Dean Schraufnagel, Sean Rajaee, Frederick Heaton Millham
Journal of Trauma and Acute Care Surgery 2013, 74 (1): 181-7; discussion 187-9

BACKGROUND: Best practices promulgated by the Eastern Association for the Surgery of Trauma suggest that delay in surgery for adhesive small bowel obstruction (ASBO) should not exceed 5 days. This study aimed to probe the relationship between operative delay and adverse outcomes, defined as occurrence of a complication, requirement for bowel resection, prolonged postoperative stay, or death in ASBO using the Nationwide Inpatient Sample.

METHODS: We used the Nationwide Inpatient Sample for 2009. The relationship among days to surgery (preoperative days) and defined as occurrence of a defined set of complications, death during hospitalization, resection, and postoperative length of stay greater than 7 days (postoperative days > 7) was assessed, taking into account potential confounding factors using regression analysis.

RESULTS: A total of 27,046 patients were identified with small bowel obstruction; 4,826 (18%) of these required surgery, and the remainder did not, staying a mean of 4 days (median, 3 days). Of the surgical group, 1,208 patients (25.0%) had Rsx, 1,527 (32%) had postoperative days of greater than 7, 138 (2.86%) died, 3,216 (66.7%) were female. Mean age was 62.2 years, mean total length of stay was 8.51 days, mean preoperative days was 1.94 days. Odds ratio (OR) of death for operated patients was 1.64 (95% confidence interval [CI], 1.11-2.19) when preoperative days was 4 or more. Postoperative days of greater than 7 was more likely if surgery preoperative days were 4 or more (OR, 1.26; 95% CIs, 1.07-1.48).
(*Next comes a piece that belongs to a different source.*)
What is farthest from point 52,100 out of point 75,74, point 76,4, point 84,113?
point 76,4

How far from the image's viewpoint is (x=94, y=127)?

No relationship between complication and preoperative days was observed.

CONCLUSION: Delay in management of small bowel obstruction is associated with death and longer postoperative stays. Delay was not associated with complication or bowel resection. These data lend support to a policy encouraging observation of ASBO for no more than 5 days.

LEVEL OF EVIDENCE: Epidemiologic study, level III; therapeutic study, level IV.